Baseline model and feature engineering with LLM guidance
This success marks a shift from simply automating code creation to aggressively driving iterative improvement at a scale previously unattainable. This complex ensemble highlights the potential for LLM-assisted processes to achieve a level of sophistication beyond traditional approaches. The process began with an LLM agent performing exploratory data analysis (EDA), tasked with understanding the structure and characteristics of the dataset. The final stage combines these diverse models through techniques such as mountain climbing and stacking, with an LLM agent tasked with summarizing experiments and integrating successful strategies. One example of a prompt used to coordinate this final integration was “Thank you.”
The advantage is that you can write code faster with GPU-accelerated model execution and LLM agents, so you can explore more ideas quickly.

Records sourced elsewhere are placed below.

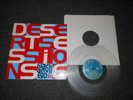 DESERT SESSIONS VOL.6 ORIGINAL CLEAR VINYL LP 10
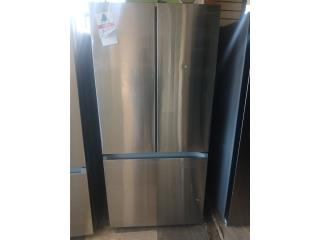 Nevera Samsung 2 ptas arriba  gavetas freezer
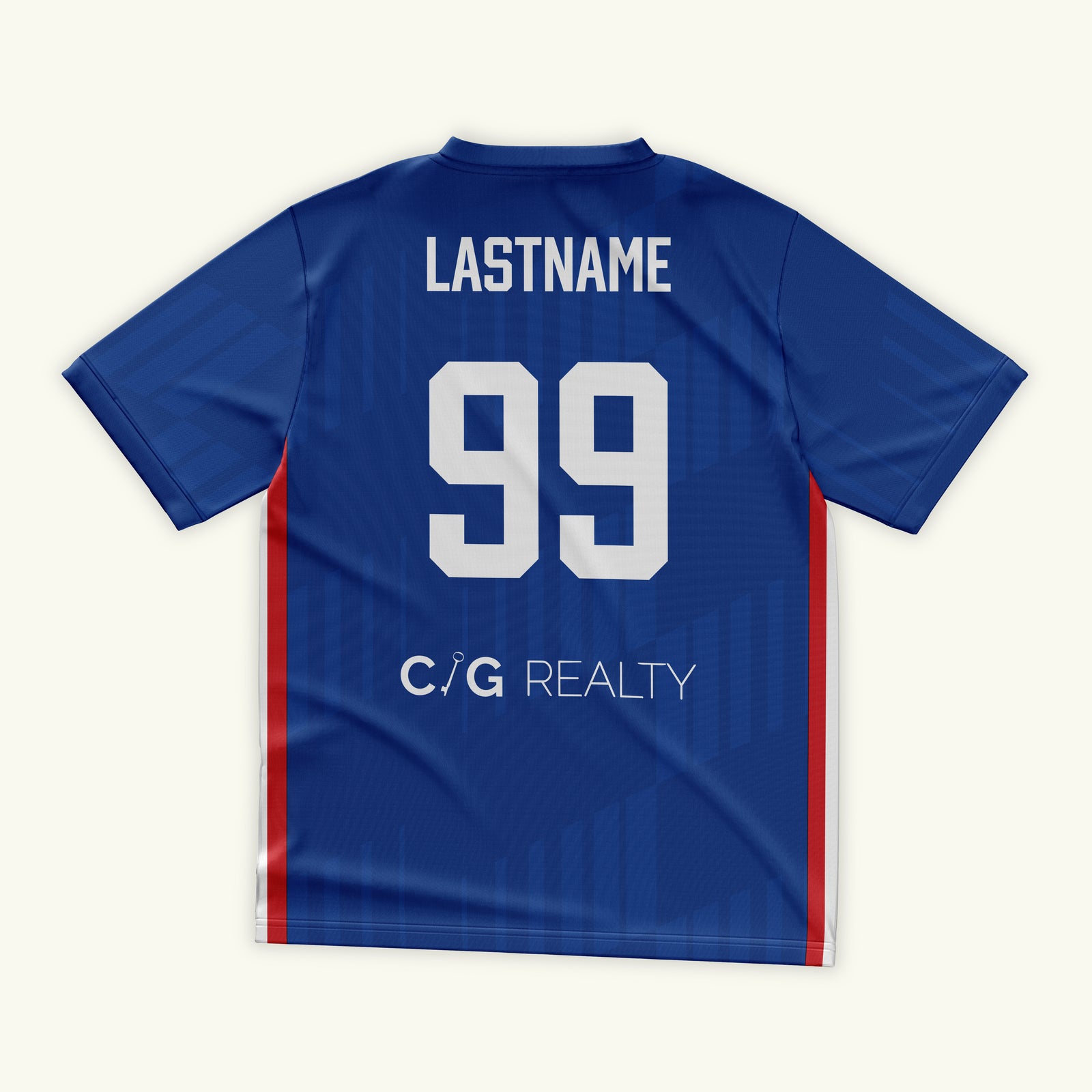 Westtown FC Home Jersey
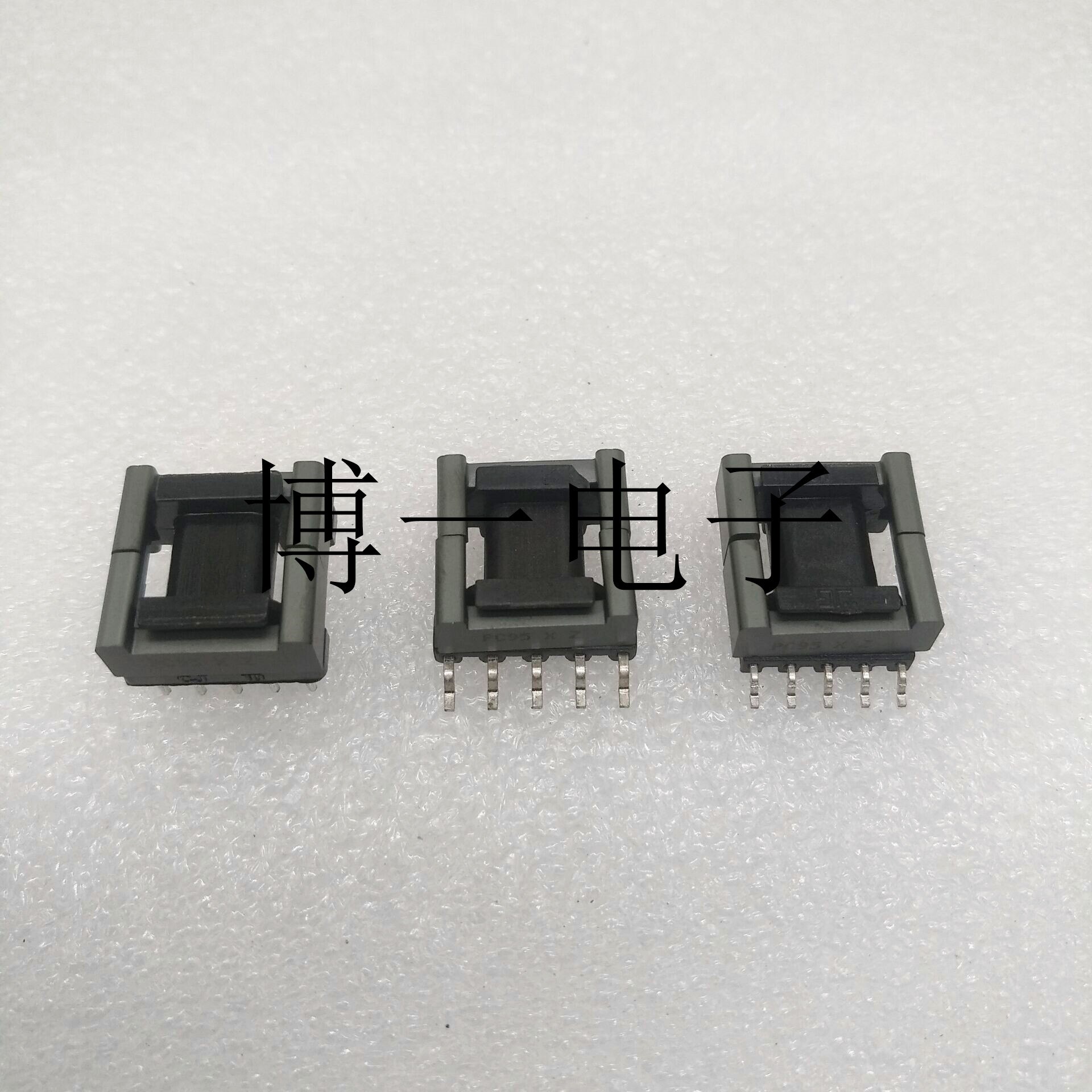 EPC13 Imported Ferrite Core PC95 Material Can Be Equipped with Horizontal 5+5/SMD 5+5 Skeleton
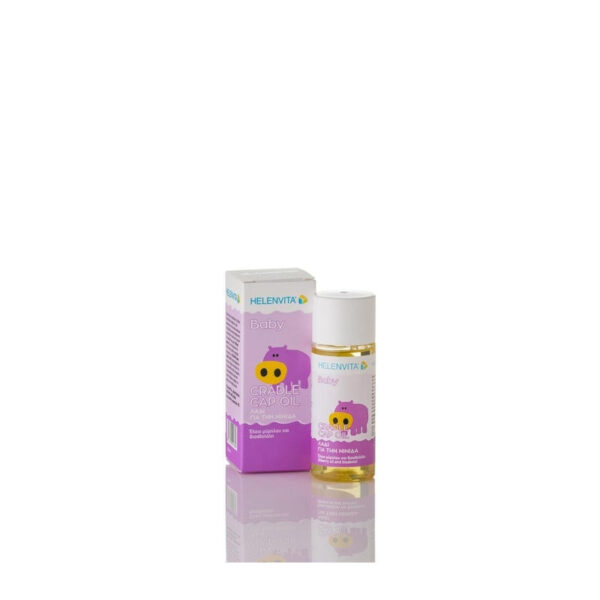 HELENVITA Baby Λάδι Για Την Νινίδα 50ml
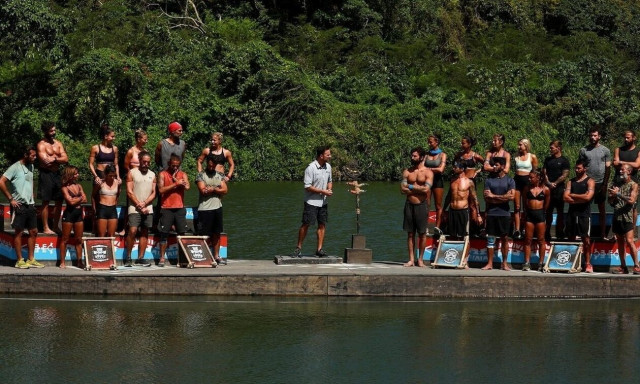 Survivor All Star Spoiler: Ο παίκτης που αποχωρεί σήμερα (23/03)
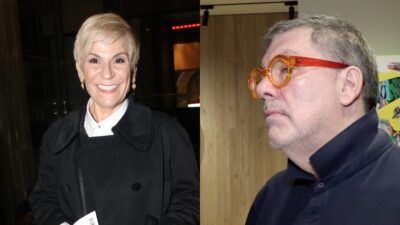 Η Χρύσα Ρώπα και ο Θανάσης Λάλας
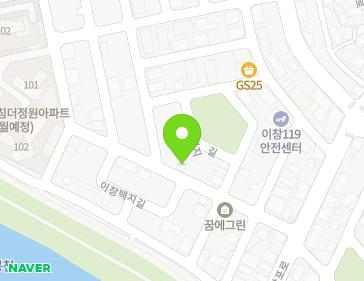 약도 이미지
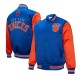 Primetime NY Knicks Royal and Orange Jacket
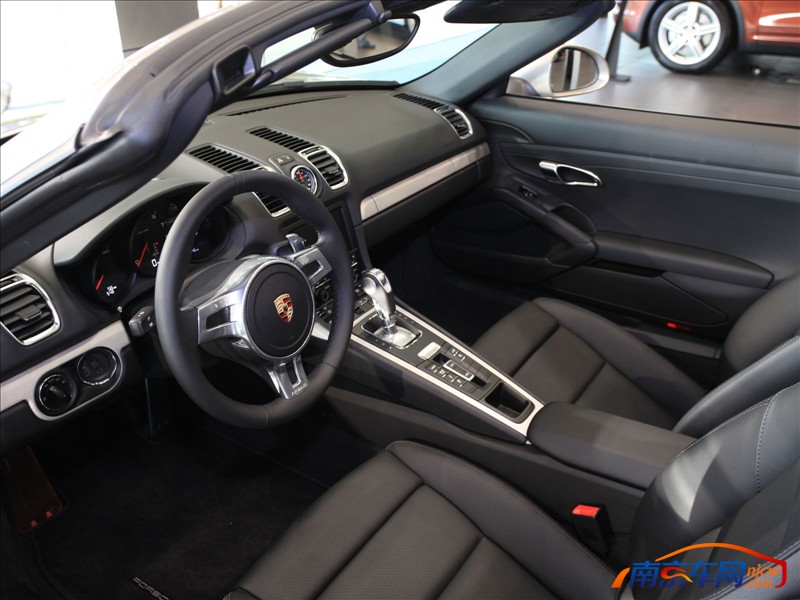 boxster 内饰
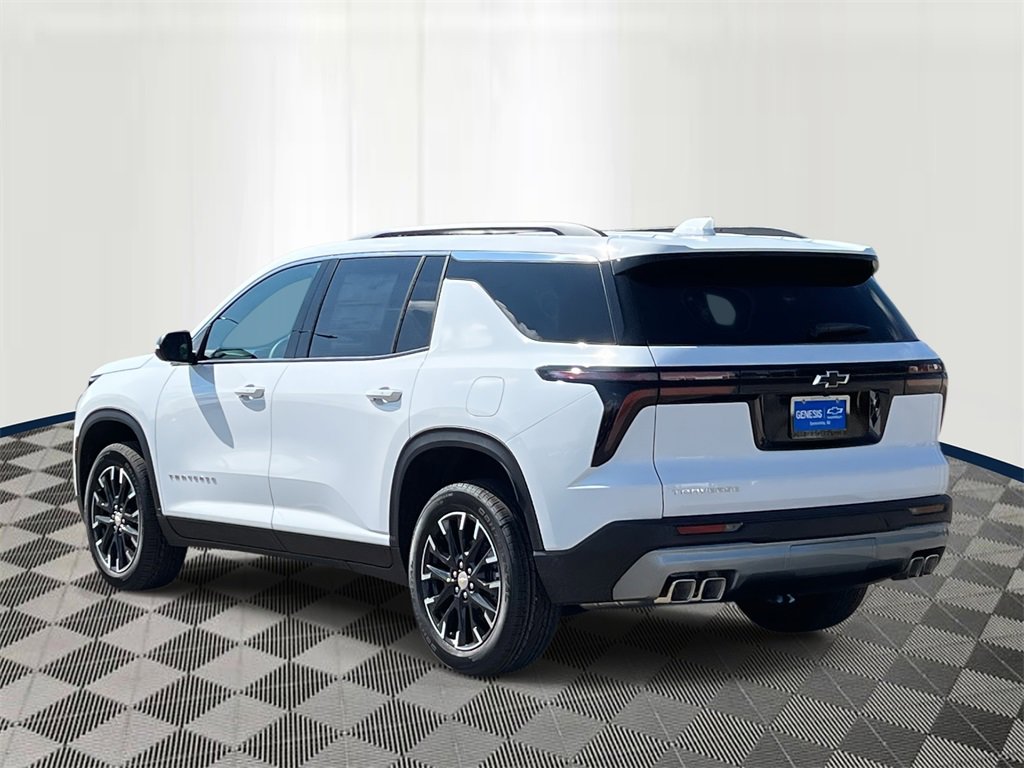 2026 Chevrolet Traverse photo 4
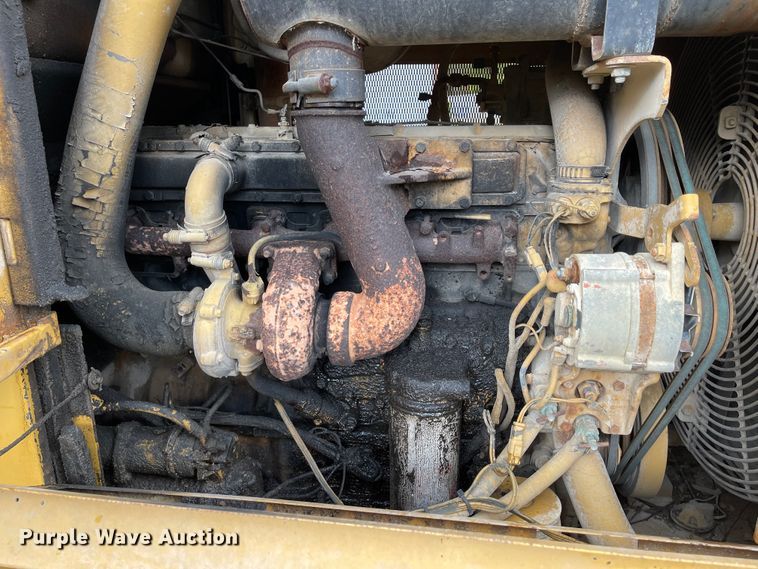 image for item IK9532 1996 Caterpillar IT28F  wheel loader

Combining hill climbing and stacking 850 models to optimize AUC
The pursuit of optimal machine learning models is rapidly evolving, moving beyond incremental improvements to experimentation on a scale previously unattainable. Recent successes signal a paradigm shift in which large-scale language models (LLMs) do not simply automate tasks, but actively drive iterative refinement of model construction, ultimately arriving at significantly more complex solutions. This accomplishment wasn’t just about generating functional code. It was a systematic exploration of a vast solution space. This complex ensemble highlights a new standard for competitive machine learning that moves beyond single monolithic models to highly complex layered systems. At the heart of this accelerated experimentation is addressing historical bottlenecks. Although GPU acceleration has largely solved the challenge of running models quickly, coding speed remained a limiting factor. “We’re about to start a new experiment!” the team explains, emphasizing the continuous improvement cycle. The ability to rapidly iterate, test, and refine models, combined with the power of GPU-accelerated libraries such as cuDF, cuML, XGBoost, and PyTorch, opens a new era of rapid iterative experimentation for tabular data prediction tasks and promises significant benefits for users who adopt these techniques.
Success in modern machine learning competitions depends on how quickly ideas can be generated, tested, and iterated.